The Reader: Queen hasn’t thrown away her furs yet
(Reprinted from above link)
It has been reported that the Queen’s dresser, Angela Kelly, has said that Her Majesty will not be buying any new furs, but despite what campaigners may claim, the Queen is not going “fur free” [“Queen makes history as first royal to go fur-free ”, November 4].
The royal family has been at the forefront of championing animal welfare and conservation efforts across the globe for many years, something that accords fully with responsibly sourced fur.
Natural fur is one of the most sustainable and long-lasting natural products available in contrast to plastic-made faux alternatives.
People are supportive of the sale of fur products that accord to high animal welfare standards, environmental sustainability and are subject to independent inspection.
The Queen is the most famous fur-wearer in the UK and her continued use of fur remains rightly steadfast and appropriate.
Giles Roca, Chief executive, British Fur Trade Association
As you know, the debate about the use of fur in fashion has picked up pace this year with a host of the most famous fashion houses — see Prada and Gucci — choosing to dissociate themselves from the product. The comments made by Angela Kelly suggest Her Majesty is equally keen to tone down her links with the fur trade, which is broadly considered to be out of step with society.
“If Her Majesty is due to attend an engagement in particularly cold weather, from 2019 onwards fake fur will be used” notes Kelly. While I appreciate faux fur is not without its challenges, the facts behind the “real” alternative make for more disturbing reading.
It is my understanding that the Queen will continue to wear her existing fur pieces when out of the public eye. As the conversation surrounding landfill caused by throwaway fashion continues, it is this determination to re-wear and recycle clothes that makes Her Majesty a leading and inspiring example to follow.
Karen Dacre, Fashion Editor
Central line pain: here we go again
Commiserations to fellow passengers using the eastern part of the Central line [“Uproar as peak Central line trains axed ”, November 4]. Despite looking to cut two trains an hour in peak times TfL maintain that they would deliver ‘’an enhanced service on the busiest section of the line’’.
We in the western section had the same problem for a few years since they stopped trains at both White City and North Acton to run them back through the centre.

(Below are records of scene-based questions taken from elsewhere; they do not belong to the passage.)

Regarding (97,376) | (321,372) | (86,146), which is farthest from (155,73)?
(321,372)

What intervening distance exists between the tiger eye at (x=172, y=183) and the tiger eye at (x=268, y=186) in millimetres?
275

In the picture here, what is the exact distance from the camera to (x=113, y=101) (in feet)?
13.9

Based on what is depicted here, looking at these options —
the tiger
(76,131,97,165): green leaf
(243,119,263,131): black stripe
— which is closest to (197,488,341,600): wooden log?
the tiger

The net result has been to make peak hour trains on the West Ruislip branch, both morning and evening, infrequent and very crowded.
This latest move makes a mockery of TfL’s tag line ‘’Every journey matters’’.

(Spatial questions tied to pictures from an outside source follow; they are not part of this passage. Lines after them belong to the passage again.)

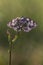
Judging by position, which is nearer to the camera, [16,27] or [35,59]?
[16,27]

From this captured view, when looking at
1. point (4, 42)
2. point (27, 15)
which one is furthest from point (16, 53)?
point (27, 15)

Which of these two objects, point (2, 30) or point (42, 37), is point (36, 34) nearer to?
point (42, 37)

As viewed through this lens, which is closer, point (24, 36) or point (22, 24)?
point (22, 24)
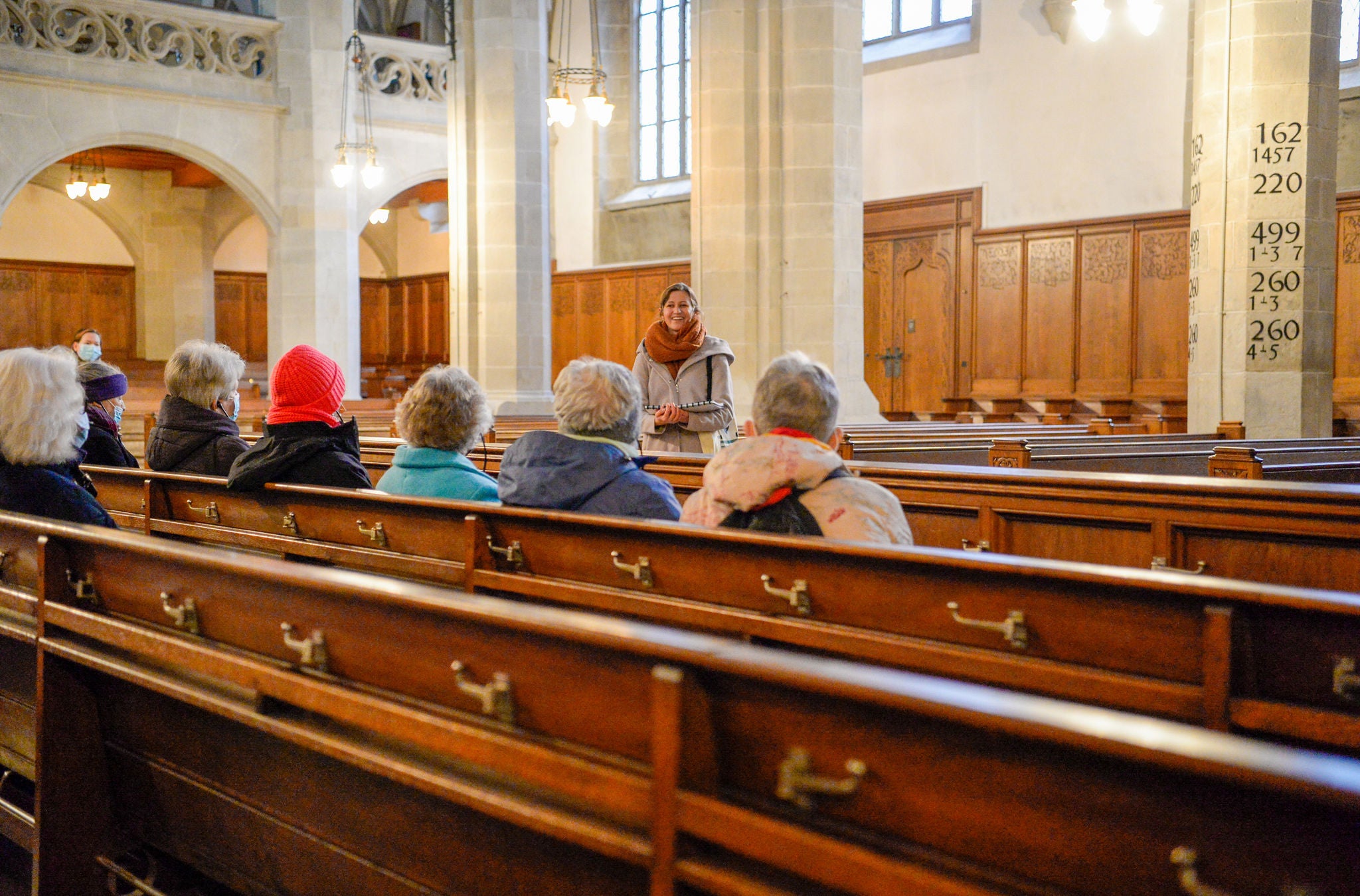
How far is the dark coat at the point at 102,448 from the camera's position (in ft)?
17.7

Brexit is not a party issue
The biggest issue the UK is facing is Brexit, which is not a party issue. What a choice we have in the election: Boris Johnson or Jeremy Corbyn, both of whom I hold in contempt, as our next prime minister.
Like many Tories, I will vote Liberal Democrat and the Tories will know why. The easiest way to settle Brexit is to revoke Article 50. It’s a win-win and Britain already has a great deal with the European Union.
Rugby players really are heroes?
All the fine talk about inspiring young people and creating sporting legacies once again turns to ashes as the England rugby team are pictured [November 4] pushing their baggage through a deserted airport terminal.
And this is the team, one of the youngest ever to play in a World Cup, who on their way to the Rugby World Cup final beat Argentina, Australia and New Zealand.
As the retired head of a sports college I know we won’t do anything to inspire the next generation if we continue to perpetuate the idea that the only people of any value in a sport are the ones who finally lift the trophy and, in the case of the England team, ignore the humble and very talented squad of players who devoted themselves so wholeheartedly to preparing for a fiercely intense competition in order to represent their country.
The team’s arrival time at Heathrow should have been publicised so that those of us who think they did us proud could have given them a proper welcome home. A heroes’ welcome.